Kurdish parties warned Wednesday that they might bolt Iraq's new government if Shiites gain too much power. In another challenge to the interim administration, saboteurs blew up an oil pipeline, forcing a 10 percent cut in electricity output.

Kurdish fears of Shiite domination rose after the Americans and British turned down their request to have a reference to the interim constitution — which enshrines Kurdish federalism — included in the U.N. resolution approved Tuesday.

The country's most prominent Shiite leader, Grand Ayatollah Ali al-Husseini al-Sistani, warned he would not accept mention of the interim charter in the resolution. Shiites oppose parts of the charter that give Kurds a veto over a permanent constitution due to be drawn up next year.

Meanwhile, clashes persisted Wednesday around Fallujah, a rebellious Sunni Muslim city west of Baghdad. Four members of an Iraqi force given control of the city last April were wounded when a mortar round exploded.

In other developments:

  • The U.N. Security Council unanimously endorsed a U.S. resolution backing the transfer of sovereignty to Iraq's new government. President Bush hailed the measure as a "catalyst for change" in the Middle East
  • Democratic senators say Justice Department memos contending that a wartime president is not bound by anti-torture principles could have laid the legal groundwork for the prisoner abuses that took place in Iraq and elsewhere.
  • Three Italian men who were held by kidnappers for two months in Iraq returned home Wednesday to a joyous welcome at a Rome airport, with the first to step off the plane racing to kiss an Italian flag. In a bloodless commando raid on Baghdad's outskirts, coalition forces Tuesday freed three the Italians and a Polish businessman who was kidnapped last week, according to military and government officials.
  • Attackers fired three mortar rounds Wednesday at a local office of Iraq's coalition authorities in a southern town in Iraq, a British military spokesman here said. There were no casualties. The attack occurred in an area under the control of some 8,000 British troops.

    The pipeline attack appeared to be part of an insurgent campaign against infrastructure to shake confidence in the new government, due to take power on June 30.

    The blast occurred about 9:30 a.m. near Beiji, 155 miles north of Baghdad, said Col. Sarhat Qadir of the Kirkuk police. Huge fireballs rose into the air, witnesses said.

    Oil Ministry spokesman Assem Jihad told Dow Jones Newswires that the attack would not affect exports from the northern oil fields. However, the blast cut supplies to the Beiji electric power station, forcing a reduction of 400 megawatts in power generation, Jihad said.

    Iraq now produces around 4,000 megawatts. Power cuts in the country have now reached more than 16 hours a day, making it difficult to cope with soaring heat, which is already more than 100 degrees.

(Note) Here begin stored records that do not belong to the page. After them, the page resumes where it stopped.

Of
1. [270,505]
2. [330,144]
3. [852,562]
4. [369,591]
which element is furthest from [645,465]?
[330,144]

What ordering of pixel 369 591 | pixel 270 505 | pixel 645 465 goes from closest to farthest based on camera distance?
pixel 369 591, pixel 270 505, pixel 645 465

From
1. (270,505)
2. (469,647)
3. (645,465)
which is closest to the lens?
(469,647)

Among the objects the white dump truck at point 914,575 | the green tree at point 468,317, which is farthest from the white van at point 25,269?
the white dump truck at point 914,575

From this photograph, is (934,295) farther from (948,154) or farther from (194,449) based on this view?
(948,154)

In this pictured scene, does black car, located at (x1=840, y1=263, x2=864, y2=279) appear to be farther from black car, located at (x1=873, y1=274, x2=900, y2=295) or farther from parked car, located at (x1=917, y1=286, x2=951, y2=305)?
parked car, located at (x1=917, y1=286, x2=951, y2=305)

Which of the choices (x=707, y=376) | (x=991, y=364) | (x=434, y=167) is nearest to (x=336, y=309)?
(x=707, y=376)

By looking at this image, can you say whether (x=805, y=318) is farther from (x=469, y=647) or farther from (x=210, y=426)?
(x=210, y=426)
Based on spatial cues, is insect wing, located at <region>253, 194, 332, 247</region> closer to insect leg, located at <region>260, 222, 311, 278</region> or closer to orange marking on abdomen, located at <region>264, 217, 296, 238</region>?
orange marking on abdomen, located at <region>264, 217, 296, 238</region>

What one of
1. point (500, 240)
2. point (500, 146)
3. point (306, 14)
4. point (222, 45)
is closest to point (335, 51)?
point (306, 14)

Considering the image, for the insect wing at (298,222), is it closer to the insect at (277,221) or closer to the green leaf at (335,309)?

    The U.S.-run coalition had made its ability to guarantee adequate electricity supplies a benchmark of success in restoring normalcy to Iraq. However, sabotage and frayed infrastructure have impeded efforts to eliminate power outages, especially in the capital.

    Coalition officials fear that insurgents may step up attacks on infrastructure targets to undermine public confidence both in the U.S. occupation authority and the new regime.

    Both major Kurdish parties — the Kurdistan Democratic Party and the Patriotic Union of Kurdistan — conferred Wednesday to consider a response to the decision not to refer to the interim constitution in the U.N. resolution. The interim charter, adopted in March, affirms the principle of federalism and gave the Kurds an effective veto over the permanent constitution to be drafted next year.

    Kurds fear that the interim constitution, which the Americans hailed as the most progressive in the Middle East, will be sidelined once the occupation ends and the Shiite clergy gains ascendancy.

    The Kurds have been running their own autonomous mini-state since 1991, and many Kurds would prefer their own independent country.

    At the United Nations, Secretary-General Kofi Annan sought to reassure the Kurds, saying that while the resolution doesn't refer to the constitution, it "does have language that refers to a united federal democratic Iraq."

    Diplomats said reference to the interim constitution was omitted because of opposition by al-Sistani. Shiites are believed to compromise about 60 percent of Iraq's 25 million while Kurds number around 15 percent.

    In a statement addressed to the U.N. Security Council earlier this week, al-Sistani warned that mentioning the interim charter in the resolution would be "an act against the will of the Iraqi people and will have dangerous results."

    He denounced the charter, saying it was "put in place by an unelected council, under the shadow of occupation" — referring to the U.S.-picked Governing Council that approved it.

    Iraq's Foreign Minister Hoshyar Zebari, the first Kurd to hold the post, said he had lobbied unsuccessfully for an acknowledgment of the charter during his meetings at the Security Council last week.

    But he said he was satisfied that the "spirit" of the charter was in the final resolution.

    Still, Kurdish leaders in Iraq were unconvinced.

    "Now our future is ambiguous," said Nesreen Berwari, a Kurdish member of the interim government. "The interim constitution would have been the clear and bright roadmap to the all components of the Iraqi people."

    Berwari said she would resign if asked to do so by the Kurdish leadership.

    "Until now, we have not called for a separate Kurdistan, but if the Kurds' rights are not recognized, then we will take political measures that serve the interests of the Kurdish people," said Mulaha Bekhtiyar of the PUK. "For the time being, we will commit to a united Iraq."

    Bekhtiyar said that the Kurds would not agree to the Shiites having the "lion's share" of any government.

    Political infighting occurs as the new government and its coalition allies struggle to improve security — the most important problem facing a sovereign Iraq.